» WHAT IS REQUIRED:
Can you copy the Adolc code example word for word, from "bool mul_level_adolc(void)" to "the function f(x)"?

Configuration Requirement
This example will be compiled and tested provided that the value AdolcDir is specified on the configure command line. 
 
# include <adolc/adouble.h>
# include <adolc/taping.h>
# include <adolc/interfaces.h>

// adouble definitions not in Adolc distribution and 
// required in order to use CppAD::AD<adouble>
# include "base_adolc.hpp"

# include <cppad/cppad.hpp>

namespace { 
	// f(x) = |x|^2 / 2 = .5 * ( x[0]^2 + ... + x[n-1]^2 )
	template <class Type>
	Type f(CPPAD_TEST_VECTOR<Type> &x)
	{	Type sum;

		sum  = 0.;
		size_t i = x.size();
		for(i = 0; i < x.size(); i++)
			sum += x[i] * x[i];

		return .5 * sum;
	} 
}

bool mul_level_adolc(void) 
{	bool ok = true;                // initialize test result
	using CppAD::omp_alloc;        // The CppAD memory allocator

	typedef adouble             ADdouble;  // for first level of taping
	typedef CppAD::AD<ADdouble> ADDdouble; // for second level of taping
	size_t n = 5;                          // number independent variables
	size_t j;

	CPPAD_TEST_VECTOR<double>       x(n);
	CPPAD_TEST_VECTOR<ADdouble>   a_x(n);
	CPPAD_TEST_VECTOR<ADDdouble> aa_x(n);

	// Values for the independent variables while taping the function f(x)

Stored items
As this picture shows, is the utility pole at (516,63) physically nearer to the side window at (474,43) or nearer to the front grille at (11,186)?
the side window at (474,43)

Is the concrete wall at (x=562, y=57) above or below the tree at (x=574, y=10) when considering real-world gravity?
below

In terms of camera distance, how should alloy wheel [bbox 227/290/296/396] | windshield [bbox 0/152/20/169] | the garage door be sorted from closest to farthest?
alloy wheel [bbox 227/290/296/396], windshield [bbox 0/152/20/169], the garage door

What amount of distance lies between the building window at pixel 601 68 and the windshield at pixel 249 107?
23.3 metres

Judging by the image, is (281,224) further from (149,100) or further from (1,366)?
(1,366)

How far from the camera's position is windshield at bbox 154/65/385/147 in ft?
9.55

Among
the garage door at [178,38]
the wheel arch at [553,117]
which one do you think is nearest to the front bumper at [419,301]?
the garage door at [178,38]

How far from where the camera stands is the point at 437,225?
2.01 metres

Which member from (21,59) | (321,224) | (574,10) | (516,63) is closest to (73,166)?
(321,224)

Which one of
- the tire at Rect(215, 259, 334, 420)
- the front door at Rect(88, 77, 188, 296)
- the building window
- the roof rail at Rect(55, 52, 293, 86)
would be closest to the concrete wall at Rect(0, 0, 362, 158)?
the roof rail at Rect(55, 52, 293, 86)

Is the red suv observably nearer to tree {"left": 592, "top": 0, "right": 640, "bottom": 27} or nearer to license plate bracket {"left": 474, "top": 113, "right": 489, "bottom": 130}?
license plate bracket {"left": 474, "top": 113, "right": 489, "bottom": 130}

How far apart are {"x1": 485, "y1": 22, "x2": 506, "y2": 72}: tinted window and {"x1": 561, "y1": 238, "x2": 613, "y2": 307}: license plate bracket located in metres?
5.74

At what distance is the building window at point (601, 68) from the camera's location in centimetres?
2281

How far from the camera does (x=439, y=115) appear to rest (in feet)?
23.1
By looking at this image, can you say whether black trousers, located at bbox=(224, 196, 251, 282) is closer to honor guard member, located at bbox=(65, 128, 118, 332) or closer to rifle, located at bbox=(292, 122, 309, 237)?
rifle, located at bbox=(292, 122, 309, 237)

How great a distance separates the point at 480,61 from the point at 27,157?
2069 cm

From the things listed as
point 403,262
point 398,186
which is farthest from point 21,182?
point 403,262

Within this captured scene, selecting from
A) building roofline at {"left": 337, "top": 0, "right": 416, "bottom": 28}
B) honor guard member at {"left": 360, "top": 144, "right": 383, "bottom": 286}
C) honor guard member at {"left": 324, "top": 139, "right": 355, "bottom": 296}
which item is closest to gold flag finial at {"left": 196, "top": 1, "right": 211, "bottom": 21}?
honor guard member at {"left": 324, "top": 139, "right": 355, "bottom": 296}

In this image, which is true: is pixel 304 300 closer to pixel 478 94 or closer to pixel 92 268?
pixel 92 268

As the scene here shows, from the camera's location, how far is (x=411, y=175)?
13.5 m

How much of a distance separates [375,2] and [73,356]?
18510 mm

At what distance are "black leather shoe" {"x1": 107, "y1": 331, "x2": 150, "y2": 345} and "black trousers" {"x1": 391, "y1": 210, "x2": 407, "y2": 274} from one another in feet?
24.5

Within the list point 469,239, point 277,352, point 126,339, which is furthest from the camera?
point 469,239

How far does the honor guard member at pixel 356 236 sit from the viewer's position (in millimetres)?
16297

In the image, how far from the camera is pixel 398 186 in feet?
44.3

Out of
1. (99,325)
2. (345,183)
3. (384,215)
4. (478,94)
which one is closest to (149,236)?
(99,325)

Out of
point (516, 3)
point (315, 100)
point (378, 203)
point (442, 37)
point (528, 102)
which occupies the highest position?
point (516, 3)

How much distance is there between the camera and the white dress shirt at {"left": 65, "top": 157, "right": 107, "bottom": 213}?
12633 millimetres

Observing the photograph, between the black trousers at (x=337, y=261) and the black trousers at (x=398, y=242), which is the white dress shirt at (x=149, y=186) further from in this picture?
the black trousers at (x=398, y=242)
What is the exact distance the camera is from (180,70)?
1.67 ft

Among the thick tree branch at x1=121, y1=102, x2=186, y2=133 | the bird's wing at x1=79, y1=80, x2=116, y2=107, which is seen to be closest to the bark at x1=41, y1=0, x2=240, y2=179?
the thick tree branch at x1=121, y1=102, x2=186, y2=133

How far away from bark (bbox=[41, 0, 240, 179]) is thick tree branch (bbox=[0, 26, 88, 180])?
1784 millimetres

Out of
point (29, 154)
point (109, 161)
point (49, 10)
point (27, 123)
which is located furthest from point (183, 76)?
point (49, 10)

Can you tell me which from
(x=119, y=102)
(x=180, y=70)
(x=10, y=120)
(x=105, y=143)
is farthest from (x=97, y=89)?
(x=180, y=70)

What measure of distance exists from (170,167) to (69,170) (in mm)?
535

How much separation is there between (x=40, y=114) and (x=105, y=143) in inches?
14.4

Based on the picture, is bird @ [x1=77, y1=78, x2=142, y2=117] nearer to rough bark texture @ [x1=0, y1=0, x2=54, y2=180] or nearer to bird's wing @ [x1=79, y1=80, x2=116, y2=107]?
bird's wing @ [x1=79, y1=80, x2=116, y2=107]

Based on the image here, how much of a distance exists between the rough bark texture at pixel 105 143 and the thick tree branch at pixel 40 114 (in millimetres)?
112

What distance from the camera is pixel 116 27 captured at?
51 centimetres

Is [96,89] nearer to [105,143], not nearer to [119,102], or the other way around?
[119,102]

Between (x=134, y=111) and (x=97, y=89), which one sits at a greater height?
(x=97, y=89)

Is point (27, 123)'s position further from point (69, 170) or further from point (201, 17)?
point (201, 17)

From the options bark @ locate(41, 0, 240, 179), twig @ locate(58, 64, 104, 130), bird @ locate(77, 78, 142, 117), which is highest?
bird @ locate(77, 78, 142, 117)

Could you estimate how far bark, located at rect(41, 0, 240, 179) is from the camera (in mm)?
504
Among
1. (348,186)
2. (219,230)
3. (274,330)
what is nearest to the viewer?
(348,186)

» THE RESPONSE:
bool mul_level_adolc(void) 
{	bool ok = true;                // initialize test result
	using CppAD::omp_alloc;        // The CppAD memory allocator

	typedef adouble             ADdouble;  // for first level of taping
	typedef CppAD::AD<ADdouble> ADDdouble; // for second level of taping
	size_t n = 5;                          // number independent variables
	size_t j;

	CPPAD_TEST_VECTOR<double>       x(n);
	CPPAD_TEST_VECTOR<ADdouble>   a_x(n);
	CPPAD_TEST_VECTOR<ADDdouble> aa_x(n);

	// Values for the independent variables while taping the function f(x)